## Extrait
Dans ma tête se pose alors ce questionnement abyssal : quelle place avons-nous dans cette société ? Quel rôle je veux jouer ? 

Rescapés, témoins, porteurs de mémoire, animaux blessés, bêtes curieuses, freaks, monstres de résilience ou de résistance, Lazare sortis du tombeau pour hanter les vivants, les autres qui n'ont pas vécu cela, leur rappeler que ça a existé ? Sommes-nous les épouvantails que l'on sort du placard à l'approche des commémorations, des bêtes de somme à fournir du contenu aux journalistes ? Les médias nationaux focalisent sur quelques personnes rescapées ou familles de victimes devenues des références à qui on tend le micro un peu par habitude et facilité parce qu'ils sont responsables dans une association, parce qu'ils ont écrit un livre. D'autres ont ce besoin de témoigner inlassablement et le font admirablement. Je pense à Arthur, David et bien d'autres. Je les regarde, les vidéos pullulent sur les réseaux sociaux. Je les écoute avec attention et avec tendresse. Ils font le job, mais qu'est-ce que ça leur fait en dedans ?

Comment ils le vivent ? J'ai envie de les serrer contre moi. Ils s'attachent à un rôle difficile, ils en ont besoin sûrement mais je les admire de remonter comme cela en première ligne. 

Dans le cours normal de la vie, on ne questionne pas les gens sur leurs traumas (et la mort de ta mère alors raconte-moi, ça s'est passé comment ? Ton accident de voiture vas-y raconte) seulement un acte de terrorisme a pour but de terroriser toute une population. C'est d'une certaine façon un drame intime pour tout le monde mais nous sommes les seuls à l'avoir vécus de l'intérieur alors on nous questionne. 

C'est un chewing-gum sous la chaussure qu'on se trimballe : on nous présente comme cela : « c'est un rescapé du Bataclan ». Est-ce devenu une identité, un rôle à tenir dans la société ?

## Données fournies

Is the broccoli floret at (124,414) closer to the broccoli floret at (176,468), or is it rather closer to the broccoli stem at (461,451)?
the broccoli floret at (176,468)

## Consigne
Restituez mot pour mot tout ce qui, dans l'extrait, va de « Comment ils le » jusqu'à « en première ligne. ».

## Réponse rédigée
Comment ils le vivent ? J'ai envie de les serrer contre moi. Ils s'attachent à un rôle difficile, ils en ont besoin sûrement mais je les admire de remonter comme cela en première ligne.